取り組む課題
**a)** 上司の転職をめぐる文章のうち、「すると彼は、難しい質問だけど、と前置きしてからこう言った。」から「い技術系の職に転職するんだ」」までを、両端も含めて書き出してもらえますか？その際、「サラリーマン」は「会社員」に差し替えてください。
**b)** 上司の転職をめぐる文章を、最後の文の後から書き継いでもらえますか？

長期インターン先で直属の上司としてお世話になっていた方が退職することになった。理由は、大手企業への転職が決まったからだ。しかも新しい職場では、学生時代に研究していた分野の仕事ができるらしい。おめでたいと思う反面、やはり寂しさが勝る。


正直、最初のほうは彼のことをあまり好きになれなかった。彼は大手コンサル企業に新卒で入社したがメンタルを病んで一年ほどで辞め、僕のインターン先に転職してきた。何につけてもハウツー本で勉強したい人で、「一流」と呼ばれている人に影響されやすい。悪く言えば、ちょっと意識が高い人だった。


ただ、半年ほど前くらいからそんな傾向は薄らいできて、僕も彼のことをフラットな目で見れるようになった。よくよく観察してみると、さりげないフォローと気配りが圧倒的にできる人で、とんでもなく優しい人だった。良くも悪くも人を気にしすぎるから、自分を磨かずにはいられないのだろう。その優しさが、新卒の会社では仇になった。

本当なら純粋にめでたいはずの転職だけど、僕はちょっと気になる点があった。それは、彼が個人でやっていたコンサル系の副業をどうするのか聞かれた時に、「いやーもうやらないですね、これからは新しい会社一本で」と答えていたことだ。そこにはなんとなく、諦めの色が見えた。だから僕は、彼と二人で面談をしている時、こんな質問をぶつけてみた。


「失礼を承知で聞くんですが、今回の転職は〇〇さんにとって、夢を追ったのか、夢を諦めたのか、どっちなんですか」


すると彼は、難しい質問だけど、と前置きしてからこう言った。


「実は諦めたのほうかな。寝食を忘れるほど仕事に没頭できるなら、それがいい仕事だと昔から思っていて、もっと言えば起業に憧れてた。だからこそ新卒でコンサル企業に入ったし、副業でも起業に繋がりそうなことをやっていた。だけどやっぱり、自分には起業はできない、向いていないと思うようになったんだ。人のことを気にしすぎちゃうところもあるし、どちらかといえば技術者としてバリバリ開発をやっていきたいと思った。起業の夢を捨てて一生サラリーマンのままだと思うと、今の会社にいる意味も、副業をする意味もなくなった。そこで学生時代の専攻を思い出して、なるべく近い技術系の職に転職するんだ」

一覧
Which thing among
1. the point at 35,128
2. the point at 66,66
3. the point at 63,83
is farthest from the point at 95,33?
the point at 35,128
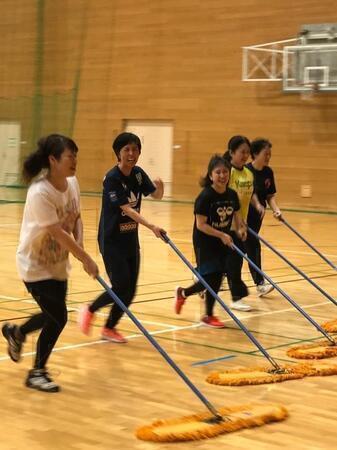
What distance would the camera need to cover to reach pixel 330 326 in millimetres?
6312

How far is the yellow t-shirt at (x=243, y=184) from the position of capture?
699cm

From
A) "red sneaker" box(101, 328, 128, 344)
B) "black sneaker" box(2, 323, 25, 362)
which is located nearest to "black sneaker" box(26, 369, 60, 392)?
"black sneaker" box(2, 323, 25, 362)

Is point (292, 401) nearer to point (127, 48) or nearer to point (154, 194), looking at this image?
point (154, 194)

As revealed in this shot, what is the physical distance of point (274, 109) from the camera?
17828 mm

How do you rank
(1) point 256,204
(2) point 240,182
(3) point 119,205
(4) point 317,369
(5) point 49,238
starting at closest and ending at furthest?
(5) point 49,238
(4) point 317,369
(3) point 119,205
(2) point 240,182
(1) point 256,204

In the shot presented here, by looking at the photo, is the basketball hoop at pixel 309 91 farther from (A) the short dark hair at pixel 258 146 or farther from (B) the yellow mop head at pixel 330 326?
(B) the yellow mop head at pixel 330 326

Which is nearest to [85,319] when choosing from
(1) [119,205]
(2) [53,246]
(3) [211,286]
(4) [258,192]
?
(1) [119,205]

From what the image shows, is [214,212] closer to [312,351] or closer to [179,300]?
[179,300]

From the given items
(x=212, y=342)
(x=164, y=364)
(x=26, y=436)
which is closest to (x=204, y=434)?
(x=26, y=436)

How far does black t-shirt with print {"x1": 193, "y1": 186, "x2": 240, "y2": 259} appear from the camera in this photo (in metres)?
6.19

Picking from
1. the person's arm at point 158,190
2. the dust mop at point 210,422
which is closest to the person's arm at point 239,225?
the person's arm at point 158,190

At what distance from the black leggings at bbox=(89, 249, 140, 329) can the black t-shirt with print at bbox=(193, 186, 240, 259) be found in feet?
2.14

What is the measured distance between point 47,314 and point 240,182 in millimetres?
2805

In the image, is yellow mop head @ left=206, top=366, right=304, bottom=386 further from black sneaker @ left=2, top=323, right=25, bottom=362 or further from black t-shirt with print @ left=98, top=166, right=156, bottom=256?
black t-shirt with print @ left=98, top=166, right=156, bottom=256
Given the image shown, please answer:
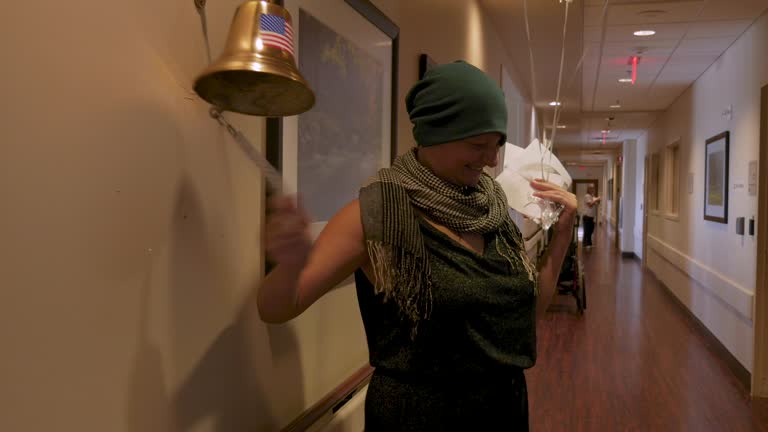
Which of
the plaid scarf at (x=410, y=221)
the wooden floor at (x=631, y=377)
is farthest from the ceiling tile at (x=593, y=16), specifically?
the plaid scarf at (x=410, y=221)

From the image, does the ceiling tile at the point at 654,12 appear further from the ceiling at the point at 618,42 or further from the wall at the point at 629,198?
the wall at the point at 629,198

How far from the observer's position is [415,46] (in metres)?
2.42

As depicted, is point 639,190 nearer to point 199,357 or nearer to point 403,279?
point 403,279

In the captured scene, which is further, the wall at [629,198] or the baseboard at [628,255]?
the wall at [629,198]

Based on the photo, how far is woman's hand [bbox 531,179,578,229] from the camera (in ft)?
4.67

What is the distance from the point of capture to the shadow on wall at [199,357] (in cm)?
90

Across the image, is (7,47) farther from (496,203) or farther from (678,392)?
(678,392)

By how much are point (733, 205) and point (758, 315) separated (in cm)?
119

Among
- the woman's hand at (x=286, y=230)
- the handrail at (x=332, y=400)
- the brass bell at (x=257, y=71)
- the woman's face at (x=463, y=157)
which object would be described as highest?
the brass bell at (x=257, y=71)

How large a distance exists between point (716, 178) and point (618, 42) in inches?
60.0

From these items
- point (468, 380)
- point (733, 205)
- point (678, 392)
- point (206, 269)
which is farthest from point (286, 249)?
point (733, 205)

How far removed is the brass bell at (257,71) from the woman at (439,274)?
0.84ft

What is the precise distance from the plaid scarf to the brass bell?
10.0 inches

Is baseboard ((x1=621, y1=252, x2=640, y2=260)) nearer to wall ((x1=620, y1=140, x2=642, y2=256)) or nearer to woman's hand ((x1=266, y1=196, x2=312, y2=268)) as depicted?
wall ((x1=620, y1=140, x2=642, y2=256))
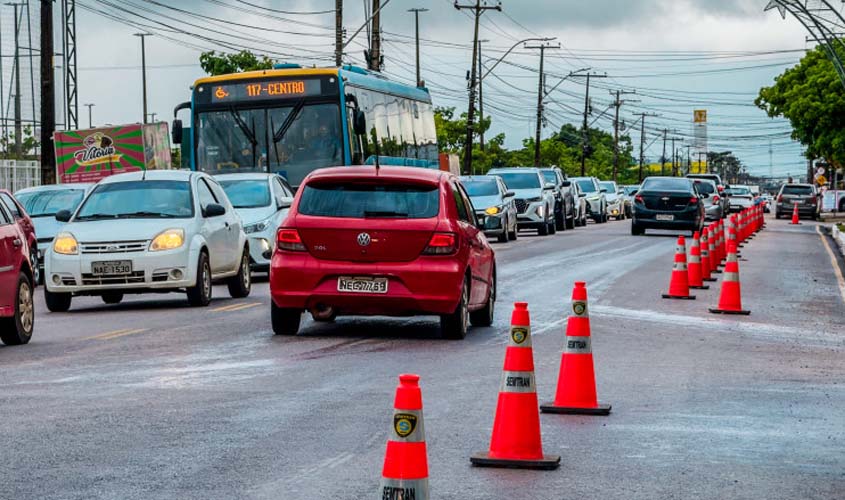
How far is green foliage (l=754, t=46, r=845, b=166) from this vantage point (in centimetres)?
8294

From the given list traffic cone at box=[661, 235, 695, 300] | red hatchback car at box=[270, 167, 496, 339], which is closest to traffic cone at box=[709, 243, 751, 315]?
traffic cone at box=[661, 235, 695, 300]

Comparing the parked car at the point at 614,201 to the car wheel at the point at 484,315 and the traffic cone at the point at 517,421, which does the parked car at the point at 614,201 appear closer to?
the car wheel at the point at 484,315

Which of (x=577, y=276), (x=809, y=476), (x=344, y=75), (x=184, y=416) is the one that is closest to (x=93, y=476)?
(x=184, y=416)

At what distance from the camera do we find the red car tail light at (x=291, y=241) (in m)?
15.3

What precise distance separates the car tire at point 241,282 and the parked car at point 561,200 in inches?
1139

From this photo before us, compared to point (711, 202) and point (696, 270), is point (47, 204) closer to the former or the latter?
point (696, 270)

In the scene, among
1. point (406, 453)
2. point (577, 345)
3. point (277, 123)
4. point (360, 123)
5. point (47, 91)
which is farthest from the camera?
point (47, 91)

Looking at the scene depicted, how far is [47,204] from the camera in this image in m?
29.6

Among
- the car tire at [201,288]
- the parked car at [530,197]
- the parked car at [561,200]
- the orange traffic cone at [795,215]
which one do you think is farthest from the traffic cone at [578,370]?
the orange traffic cone at [795,215]

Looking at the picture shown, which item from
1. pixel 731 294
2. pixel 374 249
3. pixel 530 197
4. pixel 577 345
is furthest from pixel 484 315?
pixel 530 197

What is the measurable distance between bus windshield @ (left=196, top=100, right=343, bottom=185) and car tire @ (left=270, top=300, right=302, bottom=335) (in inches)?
505

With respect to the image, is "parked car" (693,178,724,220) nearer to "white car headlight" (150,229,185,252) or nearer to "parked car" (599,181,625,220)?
"parked car" (599,181,625,220)

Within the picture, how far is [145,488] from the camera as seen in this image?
25.3ft

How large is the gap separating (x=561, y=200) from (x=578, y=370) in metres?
41.1
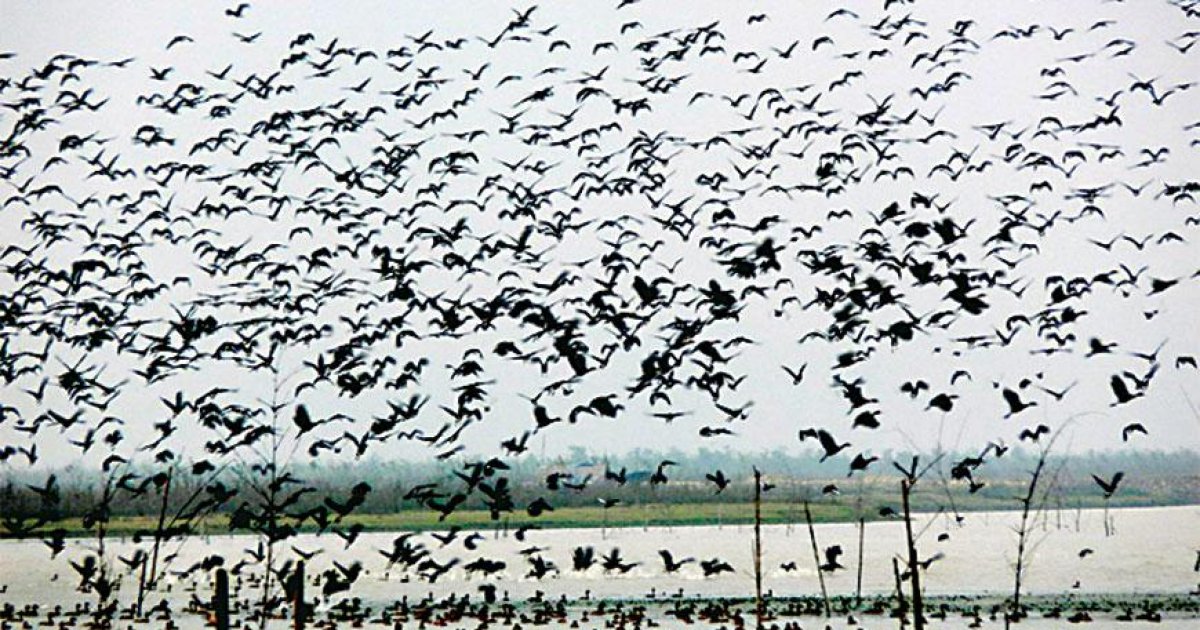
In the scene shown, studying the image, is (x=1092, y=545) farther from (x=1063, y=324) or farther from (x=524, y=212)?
(x=524, y=212)

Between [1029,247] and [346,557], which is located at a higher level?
[1029,247]

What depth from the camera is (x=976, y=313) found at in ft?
64.9

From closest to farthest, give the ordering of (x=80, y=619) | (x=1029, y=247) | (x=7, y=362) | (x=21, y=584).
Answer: (x=1029, y=247), (x=7, y=362), (x=80, y=619), (x=21, y=584)

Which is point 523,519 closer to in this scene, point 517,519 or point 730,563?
point 517,519

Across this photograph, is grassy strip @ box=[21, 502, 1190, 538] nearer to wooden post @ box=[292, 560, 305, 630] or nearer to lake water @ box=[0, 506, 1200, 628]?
lake water @ box=[0, 506, 1200, 628]

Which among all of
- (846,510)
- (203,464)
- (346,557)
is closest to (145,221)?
(203,464)

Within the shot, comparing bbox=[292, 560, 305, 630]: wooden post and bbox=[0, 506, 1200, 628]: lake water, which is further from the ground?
bbox=[292, 560, 305, 630]: wooden post

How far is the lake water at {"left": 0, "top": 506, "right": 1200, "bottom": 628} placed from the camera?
128 feet

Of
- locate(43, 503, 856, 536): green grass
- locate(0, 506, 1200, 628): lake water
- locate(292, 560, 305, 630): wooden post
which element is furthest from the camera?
locate(43, 503, 856, 536): green grass

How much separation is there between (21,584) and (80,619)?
15.8 meters

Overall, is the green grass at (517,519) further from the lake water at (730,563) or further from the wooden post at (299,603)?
the wooden post at (299,603)

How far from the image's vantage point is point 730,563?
50.7 m

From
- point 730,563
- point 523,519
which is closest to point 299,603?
point 730,563

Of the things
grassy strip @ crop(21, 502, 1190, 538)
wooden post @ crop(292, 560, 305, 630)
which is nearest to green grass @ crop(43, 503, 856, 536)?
grassy strip @ crop(21, 502, 1190, 538)
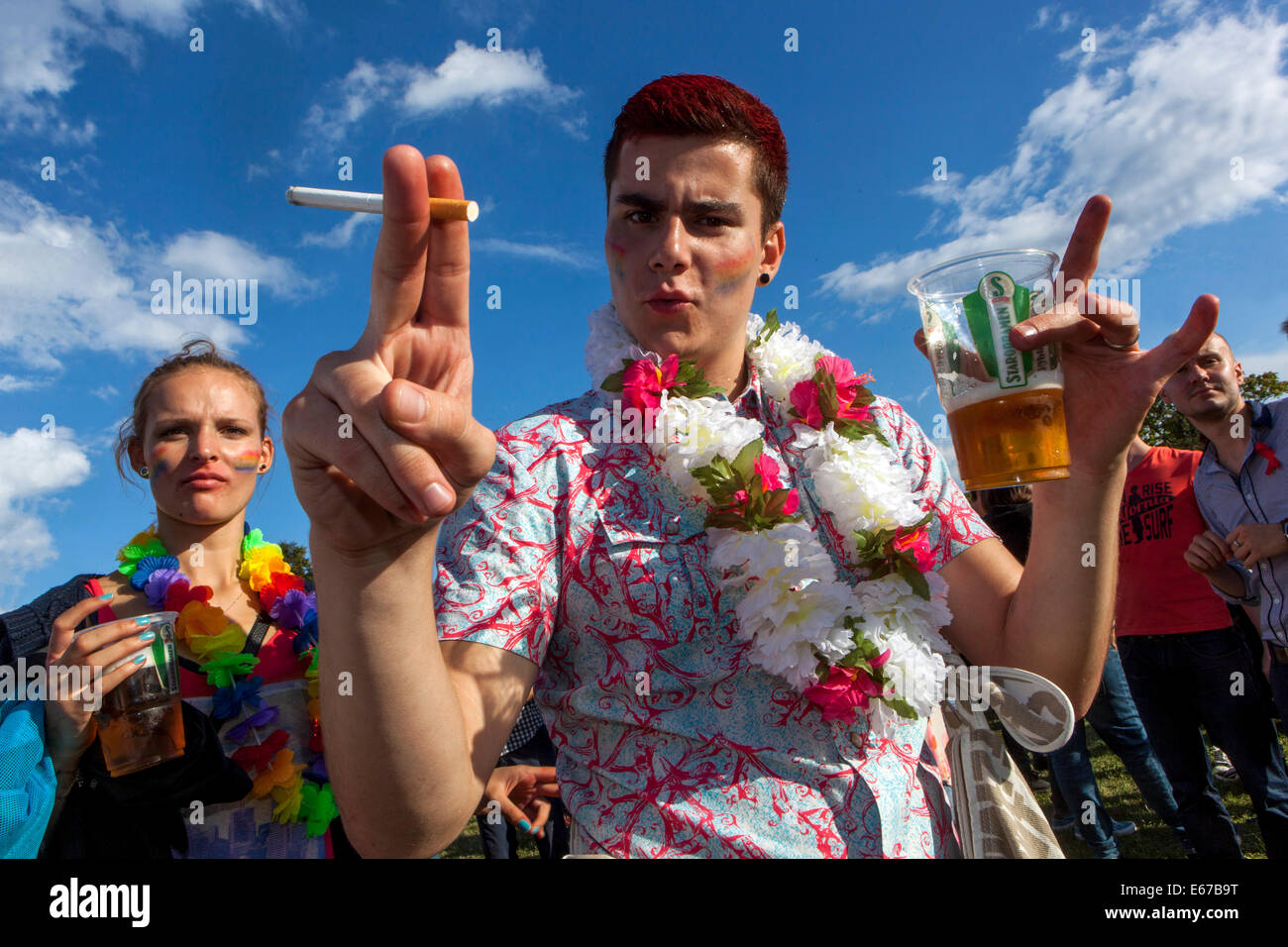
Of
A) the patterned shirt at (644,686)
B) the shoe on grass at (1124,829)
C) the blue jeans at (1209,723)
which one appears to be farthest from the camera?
the shoe on grass at (1124,829)

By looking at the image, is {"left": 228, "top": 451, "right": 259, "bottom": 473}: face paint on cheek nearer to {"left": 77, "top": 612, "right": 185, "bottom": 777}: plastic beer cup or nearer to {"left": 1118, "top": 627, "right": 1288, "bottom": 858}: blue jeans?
{"left": 77, "top": 612, "right": 185, "bottom": 777}: plastic beer cup

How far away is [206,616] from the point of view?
112 inches

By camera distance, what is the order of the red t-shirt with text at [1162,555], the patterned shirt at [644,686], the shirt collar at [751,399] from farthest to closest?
the red t-shirt with text at [1162,555], the shirt collar at [751,399], the patterned shirt at [644,686]

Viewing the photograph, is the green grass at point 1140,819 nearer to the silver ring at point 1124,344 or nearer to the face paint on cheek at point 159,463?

順番どおりの出力
**a)**
すると彼は、難しい質問だけど、と前置きしてからこう言った。


「実は諦めたのほうかな。寝食を忘れるほど仕事に没頭できるなら、それがいい仕事だと昔から思っていて、もっと言えば起業に憧れてた。だからこそ新卒でコンサル企業に入ったし、副業でも起業に繋がりそうなことをやっていた。だけどやっぱり、自分には起業はできない、向いていないと思うようになったんだ。人のことを気にしすぎちゃうところもあるし、どちらかといえば技術者としてバリバリ開発をやっていきたいと思った。起業の夢を捨てて一生会社員のままだと思うと、今の会社にいる意味も、副業をする意味もなくなった。そこで学生時代の専攻を思い出して、なるべく近い技術系の職に転職するんだ」

**b)**
インスタで、「夢を諦めた年齢」を聞く企画を目にしたことがある。その時は特に興味も持たなかったのだが、彼の話を聞いてからあのインスタの企画が頭から離れない。夢を諦めることは悪いことではないし、僕は夢を持つのが苦手だからそもそも土俵にすら立ててないのかもしれないけれど、いざ「夢を諦めた」人を目の前にすると、彼からちょっと独特の雰囲気を感じてしまう。


切なさと安堵、すっきりともやもや、無邪気さとそつなさが共存した雰囲気。一瞬少年の影が見えたかと思うと、急に老けて見える。ちょうど夕暮れ時の会議室で、二人で向き合って座り、相反するものが入り混じったこの時の情景は、なんとも表現しがたい。


夢を追い、諦め、そして新たな道を選ぶ。「夢」という言葉は大袈裟かもしれないが、生きていく中で「諦める」ことは避けられない。「おめでとうございます」とはなんとなく言いにくいけど、新たな一歩を踏み出す勇気に、心から敬意を表したい。彼の目に宿った、切なさと希望が入り混じった想いは、僕の心に残り続ける。